Document extract
□ □ □ □ □
Lawson buys Intentia to forge global presence

3rd June 2005 The rash of consolidation sweeping through the applications software sector has taken on a transatlantic flavour with US-based Lawson Software’s announcement that it is to buy Intentia, the business applications vendor headquartered in Sweden.

As a result of the $480 million deal, the CEO of Lawson, Jay Coughlan, will leave, with an outsider – Harry Debes, veteran of the applications business who has held senior positions at JD Edwards and Geac – drafted in to run the expanded Lawson.

The transaction confirms that neither company feels it has adequate momentum globally to survive in the mid-market applications segment that they target. Aside from battling traditional competitors such as SSA, Unit 4 Agresso, Geac, Exact, Systems Union and IFS, the merging companies are being challenged by a downward push from the large ERP vendors, principally Oracle and SAP, and a move upmarket by Sage and Microsoft.

Post-acquisition, Lawson will have around 3,500 employees and 4,000 customers. But neither company has detailed which of their products are expected to survive the merger.

Lawson is highly unusual in the applications market in that it has never prioritised international expansion. For the company’s fiscal 2004, only 6% of total revenues came from outside the US.


As a direct mirror of that, over 80% of Intentia’s business comes from Europe, with around 4% of revenues sourced from the US. Despite its Swedish origins, for the past 18 months, Intentia has been under the controlled of US investors, principally the Silicon Valley software holding company, Symphony Technology, which became Intentia’s largest shareholder in late 2003. Its CEO Romesh Wadhwani chairs the Intentia board. Wadhwani and Richard Lawson, one of the company’s co-founders and Lawson’s largest shareholder with 15% of its stock, will co-chair the new company.

Notwithstanding their contrasting international profiles, the two companies are of comparable sizes. Intentia’s revenues for the year to 31 December were down 4% to SEK 2,982.9 million ($414.6m); Lawson’s revenues for the 12 months to 31 May are expected to show a decline of around 5% to $353 million.
□ □ □ □ □
Given entries
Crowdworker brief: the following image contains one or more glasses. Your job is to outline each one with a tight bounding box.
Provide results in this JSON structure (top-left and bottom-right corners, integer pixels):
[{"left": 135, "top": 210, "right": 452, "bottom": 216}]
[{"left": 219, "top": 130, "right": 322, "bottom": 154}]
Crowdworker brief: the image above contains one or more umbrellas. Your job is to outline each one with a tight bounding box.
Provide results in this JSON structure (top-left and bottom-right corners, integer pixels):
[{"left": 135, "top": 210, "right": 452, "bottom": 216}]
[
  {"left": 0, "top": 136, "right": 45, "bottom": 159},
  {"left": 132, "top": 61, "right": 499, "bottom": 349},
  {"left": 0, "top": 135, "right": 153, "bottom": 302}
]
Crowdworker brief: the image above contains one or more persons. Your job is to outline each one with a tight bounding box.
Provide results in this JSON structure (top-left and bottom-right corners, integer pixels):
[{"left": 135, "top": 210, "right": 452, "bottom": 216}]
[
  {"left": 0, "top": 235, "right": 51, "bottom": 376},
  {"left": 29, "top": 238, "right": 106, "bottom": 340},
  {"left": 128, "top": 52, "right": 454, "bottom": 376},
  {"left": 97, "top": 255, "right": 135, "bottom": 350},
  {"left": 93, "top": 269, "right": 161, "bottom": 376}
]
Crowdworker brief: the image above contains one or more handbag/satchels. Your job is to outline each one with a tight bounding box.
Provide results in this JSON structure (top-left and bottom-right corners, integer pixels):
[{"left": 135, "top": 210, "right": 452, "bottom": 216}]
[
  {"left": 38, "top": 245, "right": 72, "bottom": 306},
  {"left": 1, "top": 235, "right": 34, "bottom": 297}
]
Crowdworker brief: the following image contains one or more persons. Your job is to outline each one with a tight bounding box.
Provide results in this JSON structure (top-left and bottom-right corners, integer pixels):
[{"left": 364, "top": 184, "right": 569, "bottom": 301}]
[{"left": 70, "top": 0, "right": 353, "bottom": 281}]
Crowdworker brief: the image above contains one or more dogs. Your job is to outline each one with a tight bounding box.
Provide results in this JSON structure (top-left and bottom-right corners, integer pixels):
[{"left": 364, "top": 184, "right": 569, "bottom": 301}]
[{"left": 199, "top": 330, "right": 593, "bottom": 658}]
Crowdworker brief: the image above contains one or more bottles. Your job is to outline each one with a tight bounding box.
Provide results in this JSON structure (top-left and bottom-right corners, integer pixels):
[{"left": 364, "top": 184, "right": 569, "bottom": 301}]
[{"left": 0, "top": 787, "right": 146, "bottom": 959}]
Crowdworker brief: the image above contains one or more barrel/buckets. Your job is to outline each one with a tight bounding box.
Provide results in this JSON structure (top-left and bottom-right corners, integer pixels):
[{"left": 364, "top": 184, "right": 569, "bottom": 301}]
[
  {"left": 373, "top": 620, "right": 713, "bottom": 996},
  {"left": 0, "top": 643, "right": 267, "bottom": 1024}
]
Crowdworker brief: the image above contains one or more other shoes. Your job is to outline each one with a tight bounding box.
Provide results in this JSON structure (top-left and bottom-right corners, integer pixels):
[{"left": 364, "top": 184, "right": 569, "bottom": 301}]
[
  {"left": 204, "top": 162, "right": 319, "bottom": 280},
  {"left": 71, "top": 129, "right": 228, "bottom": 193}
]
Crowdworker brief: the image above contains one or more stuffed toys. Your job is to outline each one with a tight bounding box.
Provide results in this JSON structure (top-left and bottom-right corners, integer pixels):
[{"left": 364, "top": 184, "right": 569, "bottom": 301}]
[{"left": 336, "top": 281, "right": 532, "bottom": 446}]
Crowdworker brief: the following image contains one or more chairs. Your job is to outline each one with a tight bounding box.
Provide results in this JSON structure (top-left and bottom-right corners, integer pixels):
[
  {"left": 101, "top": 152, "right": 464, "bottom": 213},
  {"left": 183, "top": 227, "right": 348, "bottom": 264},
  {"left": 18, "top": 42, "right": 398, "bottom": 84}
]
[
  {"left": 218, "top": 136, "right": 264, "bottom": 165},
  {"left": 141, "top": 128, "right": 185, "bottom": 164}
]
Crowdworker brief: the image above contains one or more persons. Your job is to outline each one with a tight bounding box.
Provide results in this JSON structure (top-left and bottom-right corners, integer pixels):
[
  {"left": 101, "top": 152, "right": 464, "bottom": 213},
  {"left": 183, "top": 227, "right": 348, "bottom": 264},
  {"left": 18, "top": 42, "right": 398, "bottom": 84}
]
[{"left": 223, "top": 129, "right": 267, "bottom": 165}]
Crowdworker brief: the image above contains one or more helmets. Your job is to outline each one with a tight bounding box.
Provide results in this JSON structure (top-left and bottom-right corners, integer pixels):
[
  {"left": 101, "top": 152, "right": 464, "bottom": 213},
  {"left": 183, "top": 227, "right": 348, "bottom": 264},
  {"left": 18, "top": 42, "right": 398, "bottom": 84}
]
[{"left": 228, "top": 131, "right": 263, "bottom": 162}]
□ □ □ □ □
Tasks to perform
1. Answer these questions from the Lawson-Intentia article:
(a) What is the value of the deal?
(b) What percentage of Lawson's fiscal 2004 revenues came from outside the US?
(c) Which company became Intentia's largest shareholder in late 2003?
2. Rewrite the Lawson-Intentia article from "As a result" up to and including "survive the merger.", replacing "veteran" with "stalwart".
3. Based on the Lawson-Intentia article, state whether each statement agrees with it. Give yes or no and quote the words that decide it.
(a) After the acquisition, Lawson will have around 5,000 customers.
(b) Jay Coughlan will stay on as CEO of Lawson.
(c) Richard Lawson holds 15% of Lawson's stock.
The data has no connection to the Lawson-Intentia article.

Solutions per task
1.
(a) $480 million
(b) 6%
(c) Symphony Technology

2.
As a result of the $480 million deal, the CEO of Lawson, Jay Coughlan, will leave, with an outsider – Harry Debes, stalwart of the applications business who has held senior positions at JD Edwards and Geac – drafted in to run the expanded Lawson.

The transaction confirms that neither company feels it has adequate momentum globally to survive in the mid-market applications segment that they target. Aside from battling traditional competitors such as SSA, Unit 4 Agresso, Geac, Exact, Systems Union and IFS, the merging companies are being challenged by a downward push from the large ERP vendors, principally Oracle and SAP, and a move upmarket by Sage and Microsoft.

Post-acquisition, Lawson will have around 3,500 employees and 4,000 customers. But neither company has detailed which of their products are expected to survive the merger.

3.
(a) No: "Lawson will have around 3,500 employees and 4,000 customers"
(b) No: "the CEO of Lawson, Jay Coughlan, will leave"
(c) Yes: "Lawson’s largest shareholder with 15% of its stock"